Stored dataset items>
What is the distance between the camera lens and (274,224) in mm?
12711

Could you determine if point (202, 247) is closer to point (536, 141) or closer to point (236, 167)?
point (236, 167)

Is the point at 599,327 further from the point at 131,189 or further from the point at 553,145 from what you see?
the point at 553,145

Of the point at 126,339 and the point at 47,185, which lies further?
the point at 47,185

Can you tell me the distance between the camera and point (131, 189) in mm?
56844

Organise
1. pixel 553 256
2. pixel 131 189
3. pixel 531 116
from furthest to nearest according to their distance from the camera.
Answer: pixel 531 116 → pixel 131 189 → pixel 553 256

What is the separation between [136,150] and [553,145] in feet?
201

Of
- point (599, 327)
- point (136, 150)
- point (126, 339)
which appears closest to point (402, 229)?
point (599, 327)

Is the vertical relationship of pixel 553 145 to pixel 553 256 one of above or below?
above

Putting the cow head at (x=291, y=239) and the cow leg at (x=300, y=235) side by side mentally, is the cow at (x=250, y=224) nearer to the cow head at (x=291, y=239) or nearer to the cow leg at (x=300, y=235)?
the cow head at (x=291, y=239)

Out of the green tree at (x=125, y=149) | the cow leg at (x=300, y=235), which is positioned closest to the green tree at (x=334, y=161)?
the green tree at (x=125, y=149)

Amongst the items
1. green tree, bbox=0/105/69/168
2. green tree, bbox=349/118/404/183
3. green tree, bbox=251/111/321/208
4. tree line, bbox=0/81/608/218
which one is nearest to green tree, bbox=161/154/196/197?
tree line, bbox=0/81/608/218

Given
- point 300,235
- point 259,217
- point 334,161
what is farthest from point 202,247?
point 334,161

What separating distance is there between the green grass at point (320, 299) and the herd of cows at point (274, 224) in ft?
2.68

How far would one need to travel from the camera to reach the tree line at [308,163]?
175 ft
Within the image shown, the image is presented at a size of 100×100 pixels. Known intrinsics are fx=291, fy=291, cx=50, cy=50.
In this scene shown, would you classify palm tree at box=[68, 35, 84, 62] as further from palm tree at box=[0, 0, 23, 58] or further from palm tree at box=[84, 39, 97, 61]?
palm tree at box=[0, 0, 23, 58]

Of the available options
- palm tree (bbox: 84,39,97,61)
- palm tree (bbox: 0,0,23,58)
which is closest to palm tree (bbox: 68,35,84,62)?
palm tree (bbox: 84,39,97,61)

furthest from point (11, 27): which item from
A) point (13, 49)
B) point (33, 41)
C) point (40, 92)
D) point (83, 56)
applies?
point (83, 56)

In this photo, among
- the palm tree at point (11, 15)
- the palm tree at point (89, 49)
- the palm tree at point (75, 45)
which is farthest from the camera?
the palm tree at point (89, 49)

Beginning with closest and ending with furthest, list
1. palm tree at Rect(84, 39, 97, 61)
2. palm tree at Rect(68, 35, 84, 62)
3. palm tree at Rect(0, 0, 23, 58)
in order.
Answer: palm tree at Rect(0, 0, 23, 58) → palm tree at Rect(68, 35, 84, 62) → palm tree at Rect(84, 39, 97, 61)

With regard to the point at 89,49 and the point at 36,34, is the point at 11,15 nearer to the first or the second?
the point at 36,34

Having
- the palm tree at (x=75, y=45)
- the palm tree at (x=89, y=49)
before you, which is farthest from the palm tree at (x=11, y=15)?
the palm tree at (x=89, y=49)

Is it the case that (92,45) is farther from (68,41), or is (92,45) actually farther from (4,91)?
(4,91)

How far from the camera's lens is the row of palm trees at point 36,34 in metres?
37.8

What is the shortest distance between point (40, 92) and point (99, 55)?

Exercise description> Write out all of the entries above again word for word, keeping their order.

Reply>
What is the distance between the camera lens and (274,224) in mm?
12711

Could you determine if point (202, 247) is closer to point (536, 141) or closer to point (236, 167)?
point (236, 167)

Is the point at 599,327 further from the point at 131,189 or further from the point at 553,145 from what you see?
the point at 553,145

Of the point at 126,339 and the point at 47,185, which lies further?
the point at 47,185

Can you tell me the distance between the camera and point (131, 189) in mm?
56844

Organise
1. pixel 553 256
2. pixel 131 189
3. pixel 531 116
from furthest to nearest according to their distance from the camera.
Answer: pixel 531 116 → pixel 131 189 → pixel 553 256

What is the separation between [136,150] and [553,145] in feet?
201

Of
- point (599, 327)
- point (136, 150)
- point (126, 339)
which appears closest to point (402, 229)?
point (599, 327)

Is the vertical relationship of pixel 553 145 to pixel 553 256 one of above or below?
above

Putting the cow head at (x=291, y=239) and the cow leg at (x=300, y=235) side by side mentally, is the cow at (x=250, y=224) nearer to the cow head at (x=291, y=239) or nearer to the cow leg at (x=300, y=235)?
the cow head at (x=291, y=239)

Out of the green tree at (x=125, y=149) | the cow leg at (x=300, y=235), which is positioned closest to the green tree at (x=334, y=161)?
the green tree at (x=125, y=149)

Amongst the items
1. green tree, bbox=0/105/69/168
2. green tree, bbox=349/118/404/183
3. green tree, bbox=251/111/321/208
4. tree line, bbox=0/81/608/218
which one is nearest to green tree, bbox=161/154/196/197?
tree line, bbox=0/81/608/218

Given
- point 300,235
- point 259,217
- point 334,161
what is farthest from point 202,247?
point 334,161

What separating distance is there between the green grass at point (320, 299) and the herd of cows at point (274, 224) in ft?
2.68

How far would one need to travel from the camera to reach the tree line at [308,163]?
175 ft
Within the image shown, the image is presented at a size of 100×100 pixels. Known intrinsics are fx=291, fy=291, cx=50, cy=50.
In this scene shown, would you classify palm tree at box=[68, 35, 84, 62] as further from palm tree at box=[0, 0, 23, 58] or further from palm tree at box=[84, 39, 97, 61]?
palm tree at box=[0, 0, 23, 58]

Of the available options
- palm tree (bbox: 84,39,97,61)
- palm tree (bbox: 0,0,23,58)
which is closest to palm tree (bbox: 68,35,84,62)?
palm tree (bbox: 84,39,97,61)

furthest from point (11, 27): which item from
A) point (13, 49)
B) point (33, 41)
C) point (40, 92)
D) point (83, 56)
applies?
point (83, 56)

In this photo, among
- the palm tree at point (11, 15)
- the palm tree at point (89, 49)
- the palm tree at point (75, 45)
which is farthest from the camera?
the palm tree at point (89, 49)

Beginning with closest and ending with furthest, list
1. palm tree at Rect(84, 39, 97, 61)
2. palm tree at Rect(68, 35, 84, 62)
3. palm tree at Rect(0, 0, 23, 58)
in order.
Answer: palm tree at Rect(0, 0, 23, 58) → palm tree at Rect(68, 35, 84, 62) → palm tree at Rect(84, 39, 97, 61)

With regard to the point at 89,49 and the point at 36,34, is the point at 11,15 nearer to the first or the second?
the point at 36,34

Having
- the palm tree at (x=75, y=45)
- the palm tree at (x=89, y=49)
before you, which is farthest from the palm tree at (x=11, y=15)?
the palm tree at (x=89, y=49)

Is it the case that (92,45) is farther from (68,41), or is (92,45) actually farther from (4,91)?
(4,91)

How far from the camera's lens is the row of palm trees at point 36,34 in metres?
37.8

What is the shortest distance between point (40, 92) and point (99, 55)?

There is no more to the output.